Copy all lines containing the string "Vietnam" from the records below.

[Supplied material]

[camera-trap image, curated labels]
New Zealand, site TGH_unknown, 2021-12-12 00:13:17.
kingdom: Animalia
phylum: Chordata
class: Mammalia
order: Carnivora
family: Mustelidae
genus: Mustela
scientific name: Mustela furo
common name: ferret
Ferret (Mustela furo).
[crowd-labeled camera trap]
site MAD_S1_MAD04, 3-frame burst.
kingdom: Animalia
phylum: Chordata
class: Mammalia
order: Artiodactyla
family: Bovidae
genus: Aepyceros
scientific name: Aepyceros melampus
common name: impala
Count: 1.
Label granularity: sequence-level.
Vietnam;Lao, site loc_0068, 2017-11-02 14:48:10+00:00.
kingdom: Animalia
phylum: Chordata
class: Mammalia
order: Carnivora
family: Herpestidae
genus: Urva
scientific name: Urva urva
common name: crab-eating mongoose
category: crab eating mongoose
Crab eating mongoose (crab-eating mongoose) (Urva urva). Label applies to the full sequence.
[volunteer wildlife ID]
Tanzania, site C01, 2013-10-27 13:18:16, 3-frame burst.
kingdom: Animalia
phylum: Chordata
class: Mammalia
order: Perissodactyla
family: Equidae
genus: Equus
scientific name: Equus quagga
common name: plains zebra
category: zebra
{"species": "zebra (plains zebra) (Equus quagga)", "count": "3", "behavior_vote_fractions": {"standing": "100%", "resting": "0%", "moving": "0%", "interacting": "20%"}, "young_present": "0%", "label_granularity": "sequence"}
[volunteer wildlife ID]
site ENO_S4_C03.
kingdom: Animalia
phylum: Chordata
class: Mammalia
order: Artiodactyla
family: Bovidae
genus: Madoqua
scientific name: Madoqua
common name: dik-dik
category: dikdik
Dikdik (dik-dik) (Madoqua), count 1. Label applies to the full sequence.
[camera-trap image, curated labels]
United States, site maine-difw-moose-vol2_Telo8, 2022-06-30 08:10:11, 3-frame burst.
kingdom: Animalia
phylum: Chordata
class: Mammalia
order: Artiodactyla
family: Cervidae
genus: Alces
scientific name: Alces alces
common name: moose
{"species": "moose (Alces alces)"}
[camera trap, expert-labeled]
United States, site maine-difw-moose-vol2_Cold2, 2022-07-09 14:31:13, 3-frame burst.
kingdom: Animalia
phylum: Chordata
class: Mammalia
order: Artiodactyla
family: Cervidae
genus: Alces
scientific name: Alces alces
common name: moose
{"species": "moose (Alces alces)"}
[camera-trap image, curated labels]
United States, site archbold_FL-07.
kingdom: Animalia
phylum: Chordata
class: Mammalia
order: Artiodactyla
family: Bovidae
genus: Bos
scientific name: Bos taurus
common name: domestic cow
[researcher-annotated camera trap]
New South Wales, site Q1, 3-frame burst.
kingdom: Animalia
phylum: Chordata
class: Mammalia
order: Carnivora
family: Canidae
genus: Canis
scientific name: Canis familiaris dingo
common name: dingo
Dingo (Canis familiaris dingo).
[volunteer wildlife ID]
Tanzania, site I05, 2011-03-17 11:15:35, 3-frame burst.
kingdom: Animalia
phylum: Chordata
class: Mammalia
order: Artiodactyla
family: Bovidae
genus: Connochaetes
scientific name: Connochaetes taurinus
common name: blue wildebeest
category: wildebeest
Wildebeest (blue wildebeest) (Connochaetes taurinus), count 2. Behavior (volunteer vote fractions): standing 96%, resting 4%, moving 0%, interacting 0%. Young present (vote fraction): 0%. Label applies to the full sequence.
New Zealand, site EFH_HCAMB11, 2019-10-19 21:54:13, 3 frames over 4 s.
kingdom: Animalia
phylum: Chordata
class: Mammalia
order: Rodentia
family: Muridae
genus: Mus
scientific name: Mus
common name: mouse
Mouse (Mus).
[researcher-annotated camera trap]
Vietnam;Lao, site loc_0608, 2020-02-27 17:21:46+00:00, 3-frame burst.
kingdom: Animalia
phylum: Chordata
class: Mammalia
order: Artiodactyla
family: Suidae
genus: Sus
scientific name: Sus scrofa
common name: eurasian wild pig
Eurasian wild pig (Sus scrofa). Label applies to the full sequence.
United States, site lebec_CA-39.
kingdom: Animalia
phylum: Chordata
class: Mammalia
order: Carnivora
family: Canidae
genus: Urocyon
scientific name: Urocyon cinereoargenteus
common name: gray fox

[/Supplied material]

▶ Exercise response:
Vietnam;Lao, site loc_0068, 2017-11-02 14:48:10+00:00.
Vietnam;Lao, site loc_0608, 2020-02-27 17:21:46+00:00, 3-frame burst.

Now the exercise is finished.